What to work on —
Look through the material below and copy every line containing the word "высоты".

Dataset —
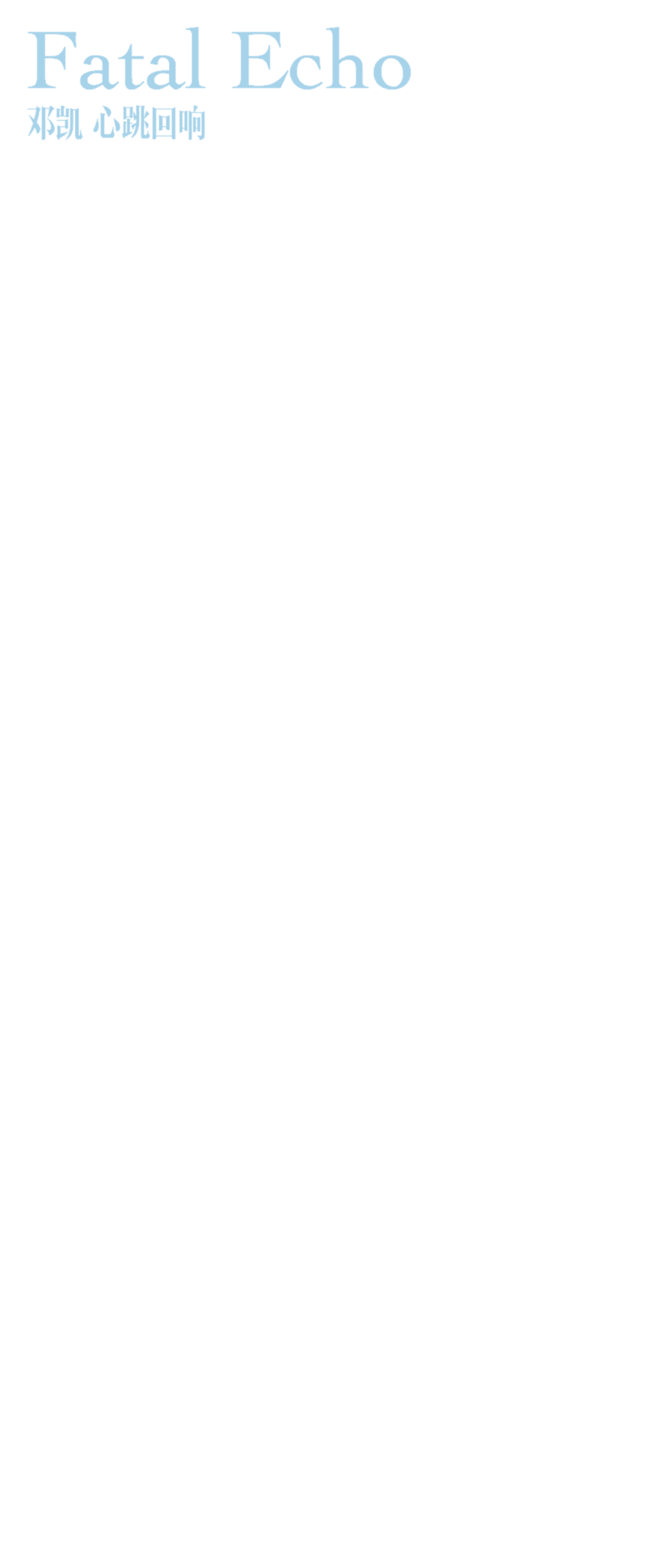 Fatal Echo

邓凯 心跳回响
* * *
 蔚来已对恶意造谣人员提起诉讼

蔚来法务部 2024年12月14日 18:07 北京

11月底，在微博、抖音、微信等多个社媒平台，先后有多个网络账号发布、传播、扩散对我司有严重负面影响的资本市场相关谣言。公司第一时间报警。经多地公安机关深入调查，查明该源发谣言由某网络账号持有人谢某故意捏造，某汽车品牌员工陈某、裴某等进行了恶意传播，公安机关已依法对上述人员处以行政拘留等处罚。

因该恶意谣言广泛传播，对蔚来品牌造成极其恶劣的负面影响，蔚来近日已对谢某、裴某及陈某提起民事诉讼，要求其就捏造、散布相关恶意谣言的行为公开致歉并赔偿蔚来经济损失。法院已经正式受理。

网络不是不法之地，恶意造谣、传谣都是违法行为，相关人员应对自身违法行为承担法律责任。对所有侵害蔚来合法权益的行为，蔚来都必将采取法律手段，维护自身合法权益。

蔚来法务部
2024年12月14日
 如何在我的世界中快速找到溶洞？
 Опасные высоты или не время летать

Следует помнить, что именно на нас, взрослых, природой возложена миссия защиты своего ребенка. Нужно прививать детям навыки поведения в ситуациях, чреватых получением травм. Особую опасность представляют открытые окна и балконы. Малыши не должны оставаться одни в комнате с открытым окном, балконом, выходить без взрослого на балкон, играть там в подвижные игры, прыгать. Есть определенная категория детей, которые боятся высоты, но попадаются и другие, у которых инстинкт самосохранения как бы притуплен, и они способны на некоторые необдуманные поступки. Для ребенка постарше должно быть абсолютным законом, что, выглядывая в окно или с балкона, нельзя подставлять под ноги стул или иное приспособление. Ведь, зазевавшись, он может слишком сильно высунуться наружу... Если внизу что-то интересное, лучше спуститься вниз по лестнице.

Exercise result —
 Опасные высоты или не время летать
Следует помнить, что именно на нас, взрослых, природой возложена миссия защиты своего ребенка. Нужно прививать детям навыки поведения в ситуациях, чреватых получением травм. Особую опасность представляют открытые окна и балконы. Малыши не должны оставаться одни в комнате с открытым окном, балконом, выходить без взрослого на балкон, играть там в подвижные игры, прыгать. Есть определенная категория детей, которые боятся высоты, но попадаются и другие, у которых инстинкт самосохранения как бы притуплен, и они способны на некоторые необдуманные поступки. Для ребенка постарше должно быть абсолютным законом, что, выглядывая в окно или с балкона, нельзя подставлять под ноги стул или иное приспособление. Ведь, зазевавшись, он может слишком сильно высунуться наружу... Если внизу что-то интересное, лучше спуститься вниз по лестнице.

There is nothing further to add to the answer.